As the Washington Auto Show kicked off in early April, the Sierra Club’s Clean Transportation for All campaign -- alongside our partners at Public Citizen, Interfaith Power and Light, and the Safe Climate Campaign -- took the opportunity to address the huge T. rex in the room: The Trump administration is on the verge of scrapping our most effective climate policy against climate change -- the clean car standards -- and automakers are the ones that asked for this attack in the first place.
This auto show was the second of the season where our coalition has targeted Ford and its lobbying of the Trump administration. The inflatable dinosaurs -- representing the nine tons of carbon pollution that a Ford Expedition SUV puts out annually, which is equivalent to the approximate weight of a T. rex -- also made an appearance in Ford’s hometown at the Detroit Auto Show in January.

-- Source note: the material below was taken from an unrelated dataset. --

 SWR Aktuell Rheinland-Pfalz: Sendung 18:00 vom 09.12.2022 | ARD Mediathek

In 2012, Ford and other automakers stood with former President Obama in the Rose Garden as he announced the deal on the popular clean car standards.

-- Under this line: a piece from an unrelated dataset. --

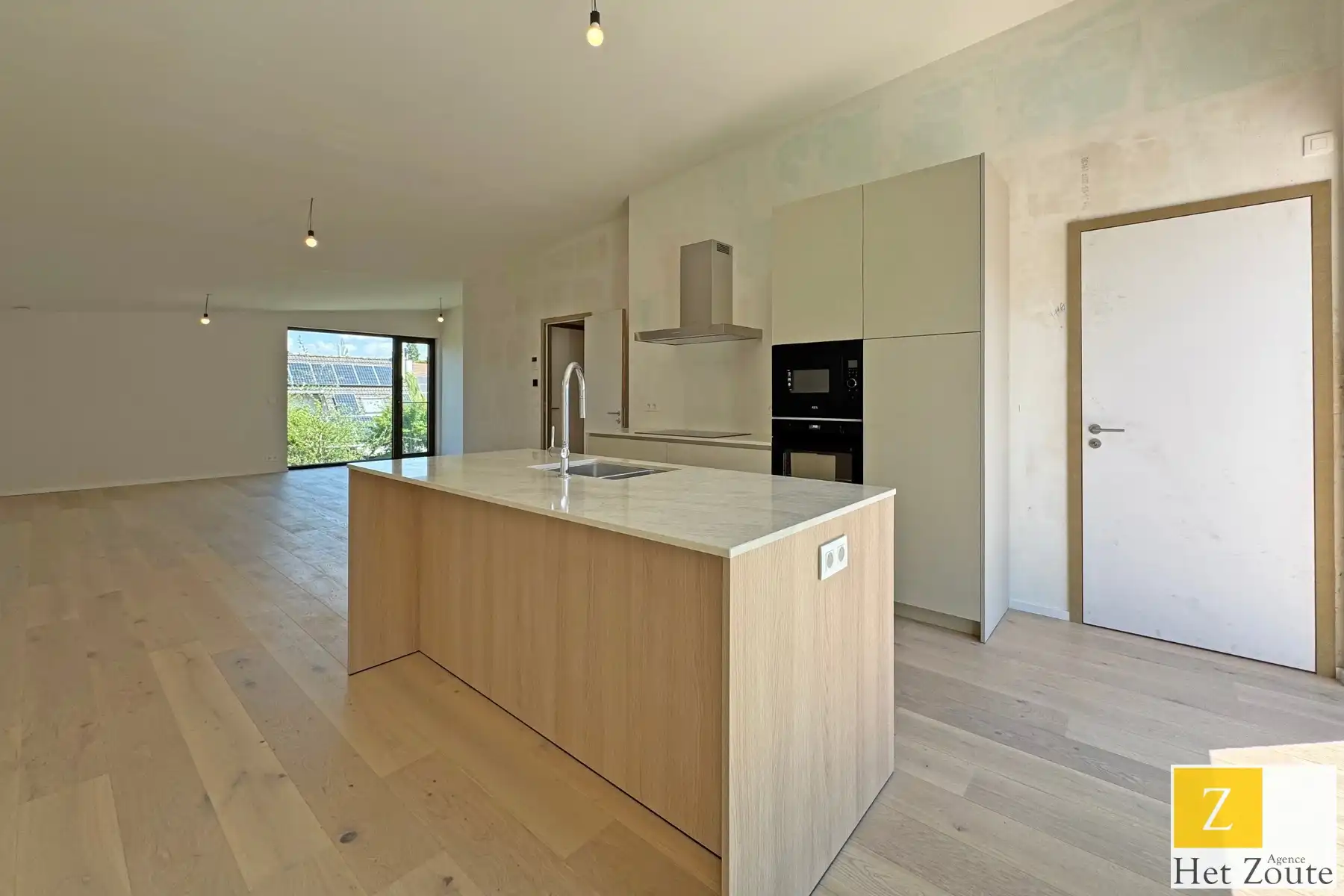 Nieuwbouwwoning in verkaveling Kalvekeet te Knokke foto 6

Expected to prevent over six billion tons of carbon dioxide from being released into the atmosphere, while saving consumers thousands of dollars at the pump on gas prices, these commonsense standards have been under attack from the Trump administration. The administration’s rollback is expected to be finalized sometime this spring or early summer. Although it keeps getting delayed, it shouldn’t even be happening in the first place.
Unfortunately, this is par for the course for an administration that doesn't believe in climate change or science. During the auto show’s press day, the same day as our T. rex acton, EPA Administrator Andrew Wheeler had the nerve to say that he hopes that California doesn’t sue the administration over the rollback and the revoking of California’s waiver. It’s hard to wrap our minds around that comment when the waiver has been ensuring the right of the state -- along with 13 other states and the District of Columbia -- to protect communities from dangerous air pollution since the 1960s. But what’s equally as disappointing is automakers claim to believe in science and climate change in public spaces, but nonetheless have worked with this administration behind closed doors to roll back these vital climate and consumer standards.
Last August, at the urging at the auto industry, the EPA and NHTSA proposed their own plan that would freeze improvements in fuel economy and GHG emissions at the 2020 baseline, along with revoking California’s waiver under the Clean Air Act to set tougher rules than federal standards. This plan would lead to hundreds of millions of tons of CO2 being added to the atmosphere. The EPA’s own handpicked environmental adviser has said it would cost the country hundreds of thousands of jobs.
Now it’s 2019, and not a single automaker has expressed in plain and simple terms: “We don’t support the Trump administration's rollback, we support our consumers, and we commit to the clean car standards as they were set in 2012.”
Instead, some automakers claim that the current administration is going way beyond what they asked for. But don’t be fooled. The loopholes that automakers have asked for would lead to more pollution -- some even worse than the rollback! However they spin it, these automakers are working to undermine the clean car standards, important climate and consumer protections that have been proven to be achievable and working. After several of them were bailed out or granted loans by the American taxpayer, this is unconscionable.
We will continue to hold Ford, other automakers, and the Trump administration accountable for their actions, because we care about protecting our air, climate, and health, and we have concerns about US oil dependency and the many problems that it creates. Protecting the clean car standards is a key vehicle -- pun intended -- to tackle our existing transportation pollution problem.